Editor’s note: This market commentary is provided by the Dairy Division at FCStone/Downes-O'Neill in Chicago, Ill.
Last week ended with a Mother’s Day rally for dairy complex. Some tightness in milk production was being reported to us in the Midwest, though that was very isolated and didn’t seem to be the reasoning behind the rally. The story seems to be the same that cheese is stable to in balance and some product is moving via exports, while firm domestic demand has not allowed for a drop in pricing. The charts are beginning to look as though they have rounded a bottom here with the May to July pack up 55 cents on the week to 15.01, while the second half finally turned around and closed up 36 cents at 15.44.
The blocks gained ¾ of a cent after having lost 4.25 cents earlier in the week and the barrels gain ¼ of a cent after falling 2 cents earlier in the week. The spot cheese support, combined with the sizable rally seen in the dry whey market, triggered Class III gains. Futures closed double digits higher from June through the end of the calendar year, gaining 13 to 47 cents on strong volume of 1,387 contracts. But note that for the second time in two weeks, we have had a big spike up in price with an Open Interest decline. Last time we followed it up with a sharp selloff.
Throughout the week, we noted a number of co-ops continue to implement caps on over quota milk though producers are still generally trying to produce more milk to improve their profit margins. The biggest cap yet to come, however, will likely be weather. Forget about outlier events ― a normal U.S. summer will slow growth. Moreover, the one unknown is how producers will really respond to these beef prices. Will their margins be improved by the beef side of their business so much so that there will be a slight paradigm shift in how they deal in a low ― or no profit ― scenario?

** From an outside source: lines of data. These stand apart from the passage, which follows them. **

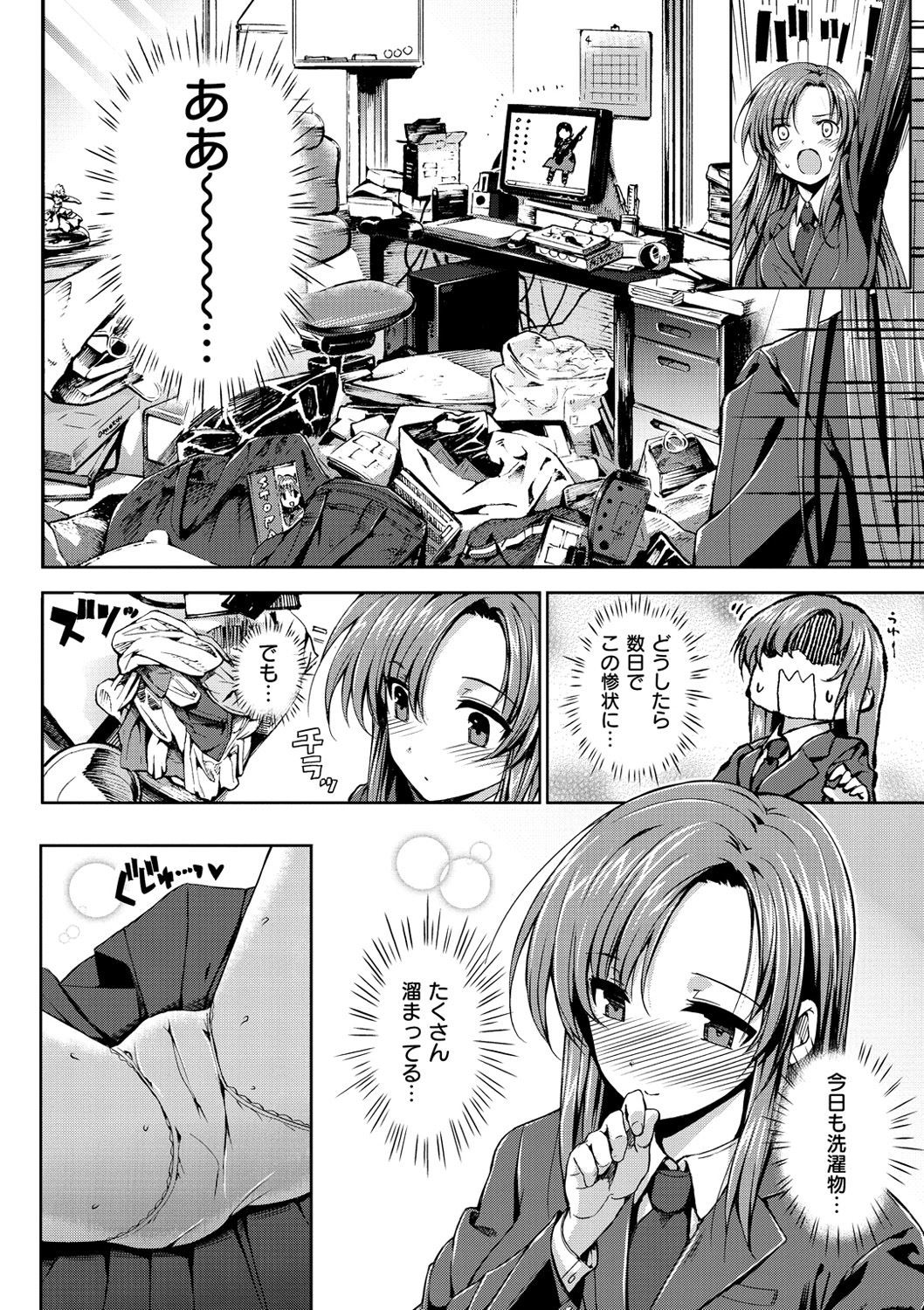 Page 164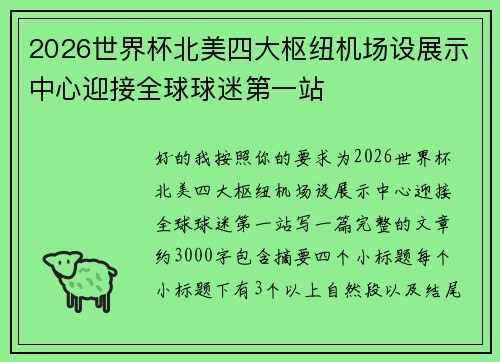 2026世界杯北美四大枢纽机场设展示中心迎接全球球迷第一站
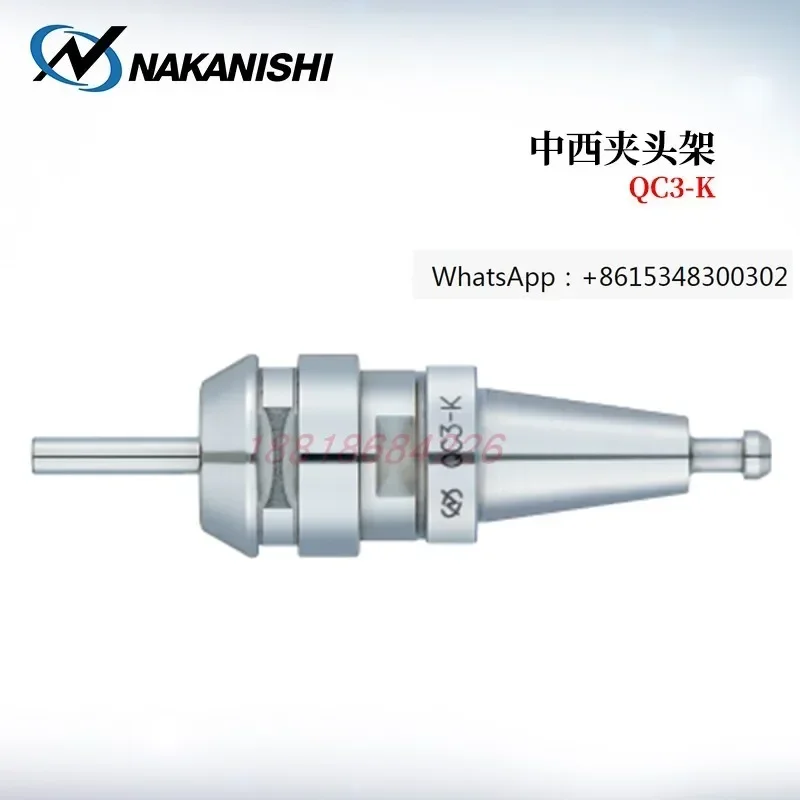 Authentic Nsk Zhong…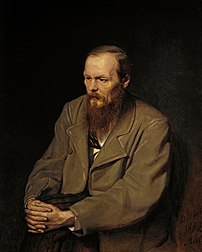 Portrait de Fiodor Dostoïevski par Vassili Perov (1872, galerie Tretiakov). (définition réelle 3 200 × 4 000)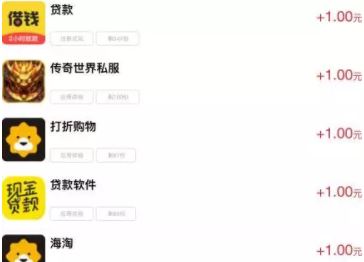 鼠宝平台任务多及首席体验师平台倒闭通知！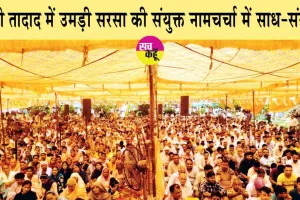 भारी तादाद में उमड़ी सरसा की संयुक्त नामचर्चा में साध-संगत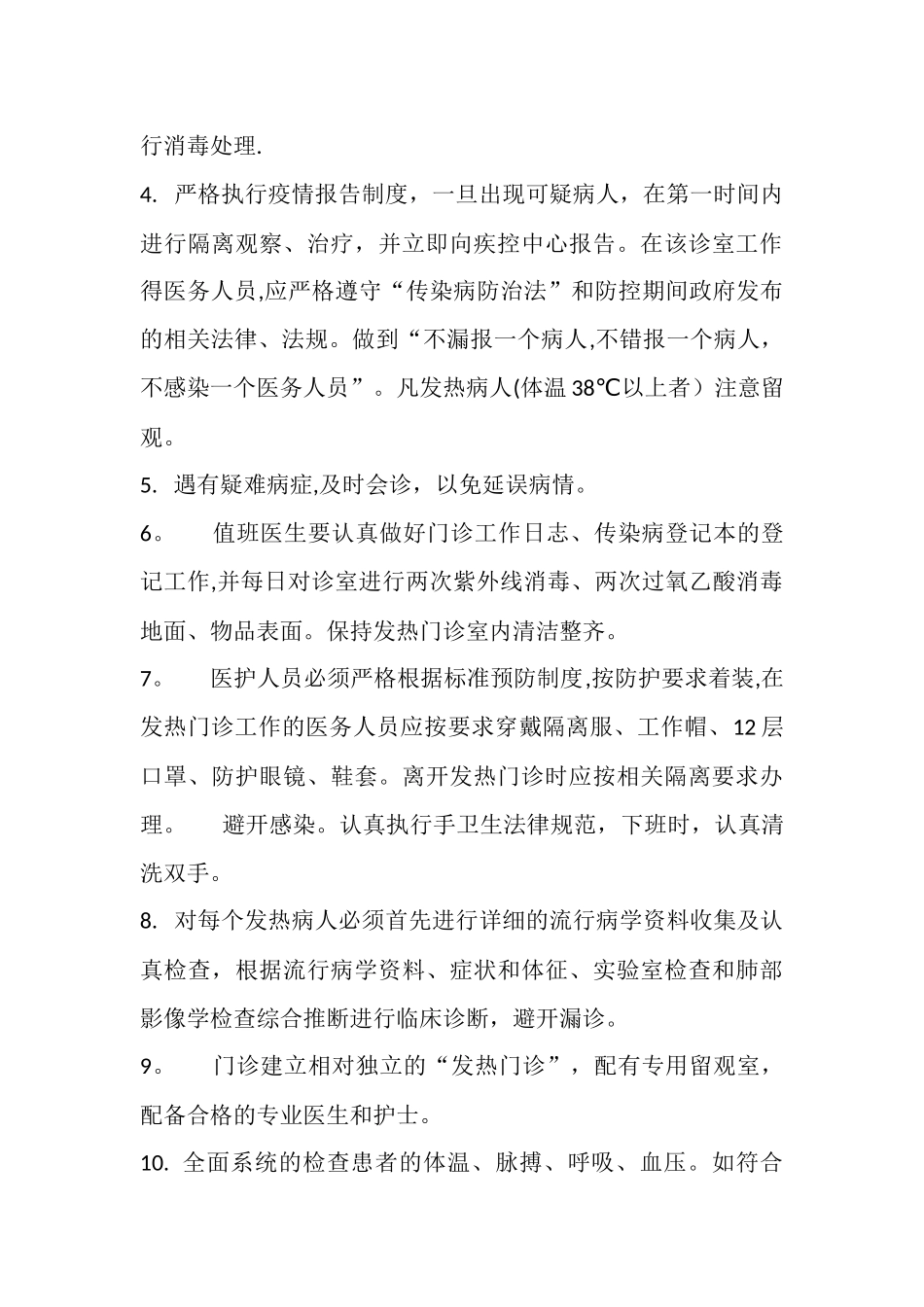 感染性疾病科各项规章制度、流程、岗位职责_第3页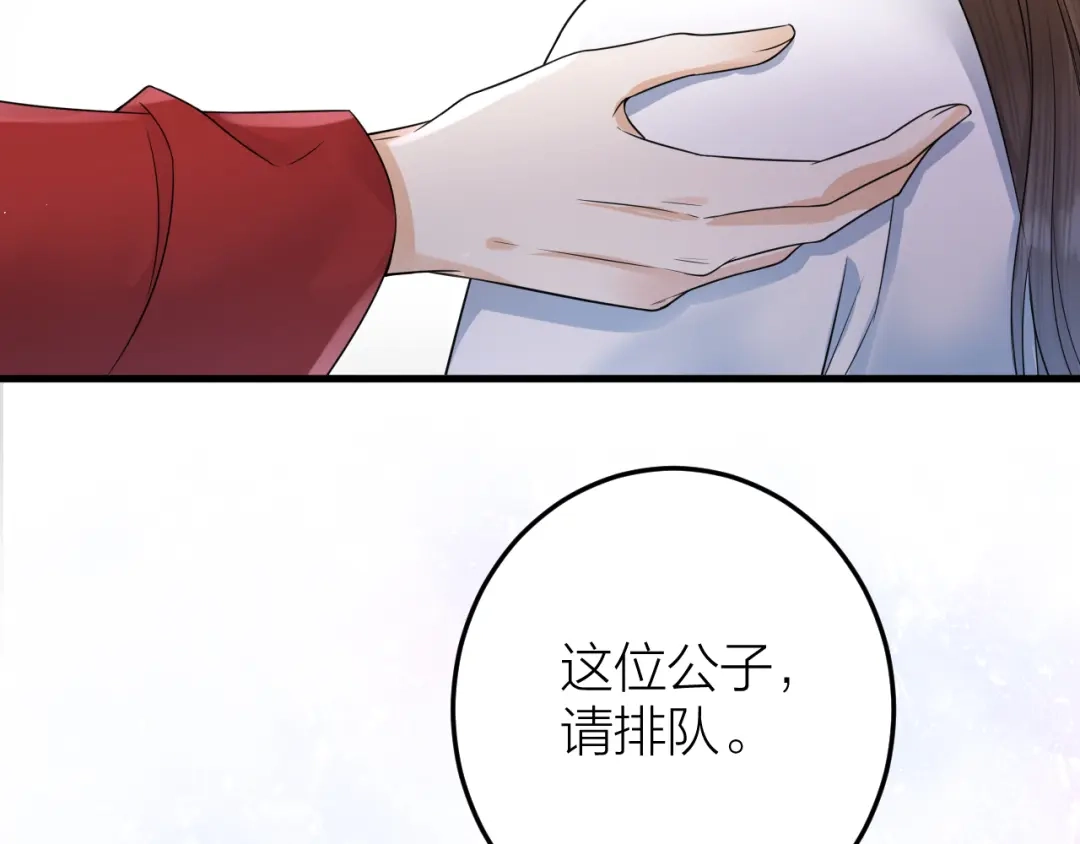 《礼崩乐坏之夜》第53话 以命相救 第70页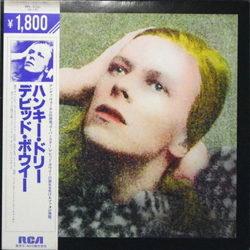 David Bowie David Bowie Hunky Dory = ハンキー・ドリー VINYL LP - Reissue Stereo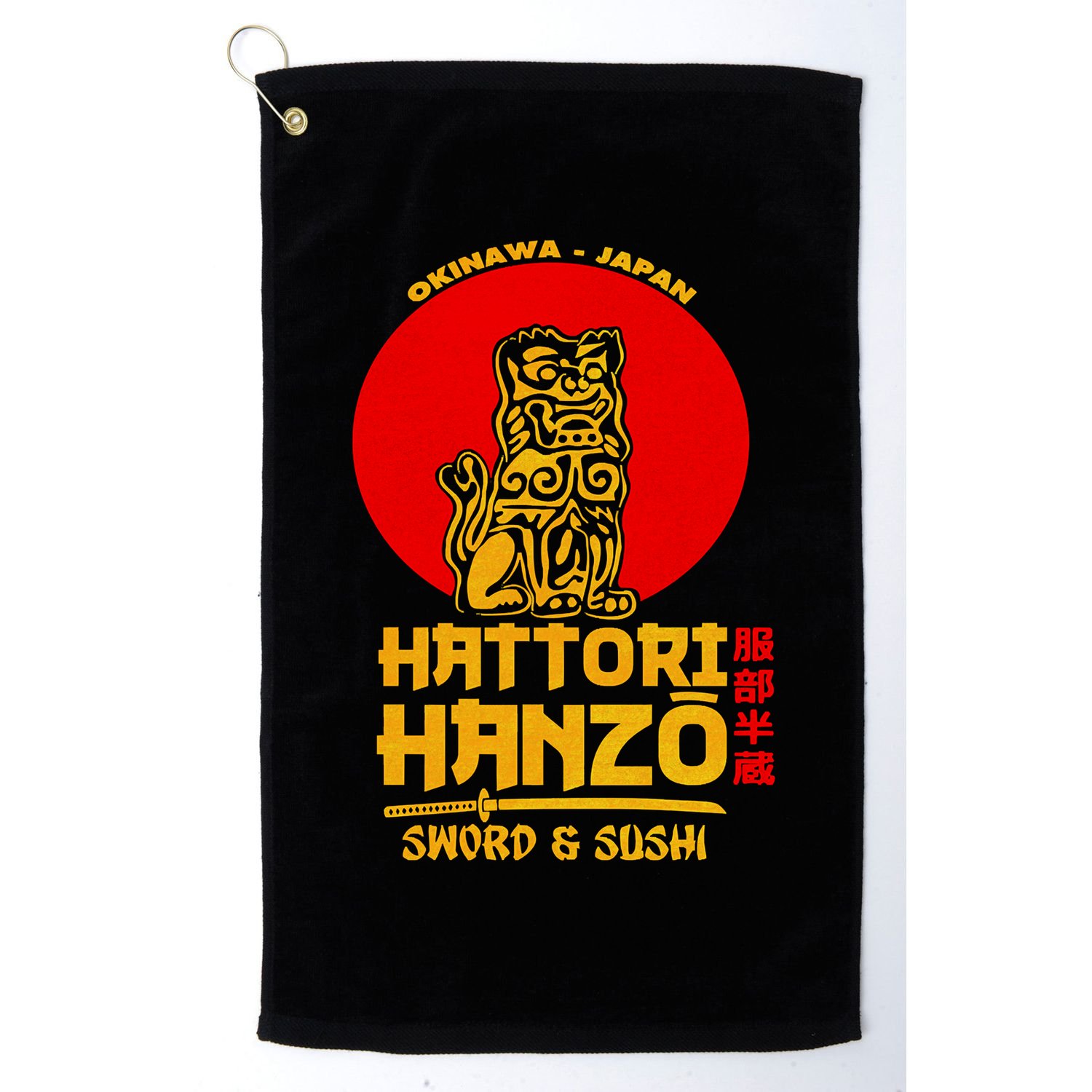 Hattori Hanzos Sword And Sushi Golf Towel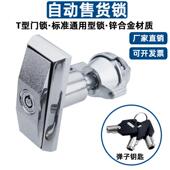 咖落柜锁商用售水机锁自动自动贩卖机贩卖机锁MS116T型锁自助洗车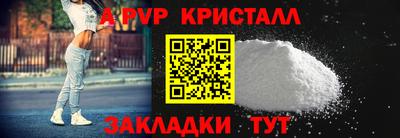 кокс Волжский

This is to say nothing of what lenders may choose to do.
In the grain complex, Friday saw a massive reversal of the bullish USDA soybean report as technical weakness combined with a record long fund position triggered a massive selloff. July beans closed down 49.25 cents at 1406, while new crop beans were down 37.75 at 1321.25, July corn closed 6.5 lower at 581 while new crop lost 2 cents to 505.25 and July wheat closed down 4.25 at 597. Corn and soybeans have broken through longer term technical support levels on old crop as the old crop/new crop spreads correcting. We continue to expect further fund liquidation in the coming weeks, provided the weather continues to cooperate this spring.
It seems to us that soybean acreage could be expanded sharply by the June report as early planting as well as a big change in the soy/corn relationship has occurred since USDA’s last acreage estimate. While the current USDA carryout to use ratio is the tightest ever, the increase in acreage could serve to alleviate that concern. Weather is now likely to be the key fundamental driver as we move past spring planting and into the summer growing season.